DIP Documents Clause Samples

DIP Documents. The Second Lien DIP Facility will be documented by a note purchase agreement (the “Note Purchase Agreement”) and other guarantee, security, intercreditor, and other relevant documentation (together with the Note Purchase Agreement, collectively, the “DIP Documents”) reflecting the terms and provisions set forth in this Term Sheet and otherwise in form and substance reasonably satisfactory to the Required Commitment Parties and the Issuers; provided, however, that such DIP Documents will be drafted in form and substance consistent with the documents governing the EFIH First Lien DIP Financing (the “First Lien DIP Documents”), with adjustments made to reflect this Term Sheet. It is agreed that each “basket” or “cushion” set forth in the covenants and events of default contained in the DIP Documents shall be at least 15% more than the corresponding provision in the First Lien DIP Documents. Transferability of Participation Rights Subject to compliance with all applicable securities laws, unless otherwise agreed by the Issuers, the Participation Rights will only be transferable to affiliates of Second Lien DIP Facility Rights Holders and Selected Partners; provided, however, the Participation Rights may not be transferred, and any such transfer shall be null and void ab initio if, assuming the Restructuring Transactions were to be consummated immediately upon such Transfer, the transferee and/or its affiliates of such transfer were to obtain or have beneficial ownership of, in the aggregate, more than fifty percent (50%) or more of the Reorganized EFH Common Stock. Notwithstanding anything to the contrary herein, the Holders of EFIH Senior Toggle Notes shall not transfer such EFIH Senior Toggle Notes apart from the Pro Rata share of the Participation Rights attributable to such EFIH Senior Toggle Notes to any party other than affiliates or Selected Partners, and any such transfer shall be retroactively void. For the avoidance of doubt, any transferee of the Participation Rights described above shall execute a joinder to the Restructuring Support Agreement and Conversion Agreement as a precondition to any transfer described above becoming effective.

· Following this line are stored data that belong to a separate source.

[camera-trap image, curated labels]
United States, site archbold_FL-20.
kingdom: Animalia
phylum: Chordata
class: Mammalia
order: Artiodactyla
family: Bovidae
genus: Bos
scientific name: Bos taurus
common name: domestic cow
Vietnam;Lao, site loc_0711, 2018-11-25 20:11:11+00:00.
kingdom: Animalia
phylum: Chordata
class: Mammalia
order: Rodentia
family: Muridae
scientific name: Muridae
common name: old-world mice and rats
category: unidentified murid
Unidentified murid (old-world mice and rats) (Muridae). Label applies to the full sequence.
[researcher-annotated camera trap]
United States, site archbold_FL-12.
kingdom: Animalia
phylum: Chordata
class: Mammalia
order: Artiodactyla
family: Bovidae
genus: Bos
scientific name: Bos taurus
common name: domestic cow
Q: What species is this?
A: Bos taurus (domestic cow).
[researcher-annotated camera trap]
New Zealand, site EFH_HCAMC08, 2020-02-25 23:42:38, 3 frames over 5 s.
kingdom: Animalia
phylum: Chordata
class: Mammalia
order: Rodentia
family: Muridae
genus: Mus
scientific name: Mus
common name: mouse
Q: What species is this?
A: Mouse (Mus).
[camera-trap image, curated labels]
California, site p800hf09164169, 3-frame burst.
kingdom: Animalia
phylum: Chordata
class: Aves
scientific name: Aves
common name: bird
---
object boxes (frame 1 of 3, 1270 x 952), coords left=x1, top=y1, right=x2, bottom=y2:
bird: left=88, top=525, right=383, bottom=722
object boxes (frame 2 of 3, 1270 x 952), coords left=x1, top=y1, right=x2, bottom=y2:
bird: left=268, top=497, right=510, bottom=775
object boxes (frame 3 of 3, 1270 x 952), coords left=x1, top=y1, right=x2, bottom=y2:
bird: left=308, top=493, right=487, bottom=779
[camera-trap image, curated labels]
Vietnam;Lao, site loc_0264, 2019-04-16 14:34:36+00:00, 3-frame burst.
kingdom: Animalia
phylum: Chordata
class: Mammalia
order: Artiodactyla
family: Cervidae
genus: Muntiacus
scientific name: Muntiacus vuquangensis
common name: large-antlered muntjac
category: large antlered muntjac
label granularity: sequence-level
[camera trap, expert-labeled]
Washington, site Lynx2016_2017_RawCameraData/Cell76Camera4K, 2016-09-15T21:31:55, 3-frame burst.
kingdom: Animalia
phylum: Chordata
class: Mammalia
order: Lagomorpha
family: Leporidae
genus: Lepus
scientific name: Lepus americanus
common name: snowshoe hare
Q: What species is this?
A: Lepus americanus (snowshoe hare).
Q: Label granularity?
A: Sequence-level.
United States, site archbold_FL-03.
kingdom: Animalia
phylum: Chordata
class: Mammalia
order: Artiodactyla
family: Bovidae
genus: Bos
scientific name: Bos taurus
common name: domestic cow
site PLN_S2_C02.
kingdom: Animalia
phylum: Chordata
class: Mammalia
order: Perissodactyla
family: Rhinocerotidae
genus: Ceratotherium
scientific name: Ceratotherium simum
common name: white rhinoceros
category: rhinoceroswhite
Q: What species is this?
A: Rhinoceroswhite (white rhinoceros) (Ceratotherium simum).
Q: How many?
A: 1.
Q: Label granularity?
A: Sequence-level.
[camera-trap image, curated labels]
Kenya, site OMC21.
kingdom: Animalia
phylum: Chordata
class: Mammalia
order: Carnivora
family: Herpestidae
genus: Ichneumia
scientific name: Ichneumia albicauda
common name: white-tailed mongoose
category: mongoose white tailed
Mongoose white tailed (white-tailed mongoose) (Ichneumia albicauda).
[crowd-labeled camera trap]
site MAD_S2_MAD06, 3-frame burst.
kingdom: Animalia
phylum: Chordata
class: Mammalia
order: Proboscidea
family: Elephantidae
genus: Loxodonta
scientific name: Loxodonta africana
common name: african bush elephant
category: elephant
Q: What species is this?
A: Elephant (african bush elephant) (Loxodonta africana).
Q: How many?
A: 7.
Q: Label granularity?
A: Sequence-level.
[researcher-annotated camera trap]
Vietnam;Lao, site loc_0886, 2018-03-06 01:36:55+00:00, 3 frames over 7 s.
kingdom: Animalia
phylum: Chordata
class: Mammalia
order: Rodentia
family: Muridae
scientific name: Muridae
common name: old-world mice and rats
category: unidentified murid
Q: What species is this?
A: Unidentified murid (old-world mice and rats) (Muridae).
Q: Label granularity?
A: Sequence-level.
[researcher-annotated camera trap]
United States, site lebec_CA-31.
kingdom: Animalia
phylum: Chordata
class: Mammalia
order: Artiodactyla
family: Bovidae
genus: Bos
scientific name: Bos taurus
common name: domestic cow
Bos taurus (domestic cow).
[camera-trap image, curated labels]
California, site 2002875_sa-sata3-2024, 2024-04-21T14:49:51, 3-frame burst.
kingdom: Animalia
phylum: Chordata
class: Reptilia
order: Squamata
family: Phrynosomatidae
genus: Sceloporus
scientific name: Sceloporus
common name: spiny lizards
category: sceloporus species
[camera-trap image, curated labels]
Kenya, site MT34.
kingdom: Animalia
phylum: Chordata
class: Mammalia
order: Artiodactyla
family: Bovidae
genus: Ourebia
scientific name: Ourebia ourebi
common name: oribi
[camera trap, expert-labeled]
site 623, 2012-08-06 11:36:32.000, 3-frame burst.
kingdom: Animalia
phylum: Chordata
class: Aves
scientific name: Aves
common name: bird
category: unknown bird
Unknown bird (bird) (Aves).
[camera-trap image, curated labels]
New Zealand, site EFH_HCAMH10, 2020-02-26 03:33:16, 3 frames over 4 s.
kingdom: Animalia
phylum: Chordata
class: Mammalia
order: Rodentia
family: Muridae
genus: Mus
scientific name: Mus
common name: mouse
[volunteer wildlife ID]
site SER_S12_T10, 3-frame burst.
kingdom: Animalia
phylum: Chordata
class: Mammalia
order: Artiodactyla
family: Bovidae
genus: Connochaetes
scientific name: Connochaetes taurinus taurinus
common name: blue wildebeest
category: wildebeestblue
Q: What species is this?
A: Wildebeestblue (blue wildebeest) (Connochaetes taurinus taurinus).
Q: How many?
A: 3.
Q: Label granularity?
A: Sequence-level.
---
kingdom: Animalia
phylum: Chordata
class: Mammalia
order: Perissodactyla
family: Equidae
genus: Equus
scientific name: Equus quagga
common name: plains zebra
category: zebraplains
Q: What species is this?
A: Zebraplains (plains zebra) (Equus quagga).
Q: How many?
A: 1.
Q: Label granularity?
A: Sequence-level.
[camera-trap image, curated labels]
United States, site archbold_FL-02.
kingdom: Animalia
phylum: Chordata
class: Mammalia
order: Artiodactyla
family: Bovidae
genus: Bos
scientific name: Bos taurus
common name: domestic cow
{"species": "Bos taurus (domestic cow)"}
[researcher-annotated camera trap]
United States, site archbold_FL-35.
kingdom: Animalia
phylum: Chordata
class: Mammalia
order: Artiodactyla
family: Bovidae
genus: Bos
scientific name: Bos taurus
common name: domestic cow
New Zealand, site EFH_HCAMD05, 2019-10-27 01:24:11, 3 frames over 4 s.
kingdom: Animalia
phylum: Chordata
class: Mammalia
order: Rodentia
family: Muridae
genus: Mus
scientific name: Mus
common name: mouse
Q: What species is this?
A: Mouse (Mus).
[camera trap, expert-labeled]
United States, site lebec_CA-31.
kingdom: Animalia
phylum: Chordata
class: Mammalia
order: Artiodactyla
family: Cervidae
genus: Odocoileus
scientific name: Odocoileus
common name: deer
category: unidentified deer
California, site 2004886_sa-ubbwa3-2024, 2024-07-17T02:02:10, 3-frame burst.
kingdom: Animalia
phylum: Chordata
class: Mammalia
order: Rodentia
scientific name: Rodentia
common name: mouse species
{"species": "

DIP Documents. The commitments under the DIP Documents shall have been terminated, and all loans thereunder, together with interest thereon, and all other amounts owing pursuant to the DIP Documents, shall have been repaid in full, and with respect to letters of credit issued under the DIP Documents, provisions shall have been made for the payment of reimbursement obligations by cash-collateralization or the issuance of replacement Letters of Credit in accordance with the terms thereof, and the DIP Documents shall have been terminated and be of no further force and effect. The Agent and the Banks shall have received evidence in form, scope and substance satisfactory to the Agent that the matters set forth in this Section 5.1(q) have been satisfied at such time.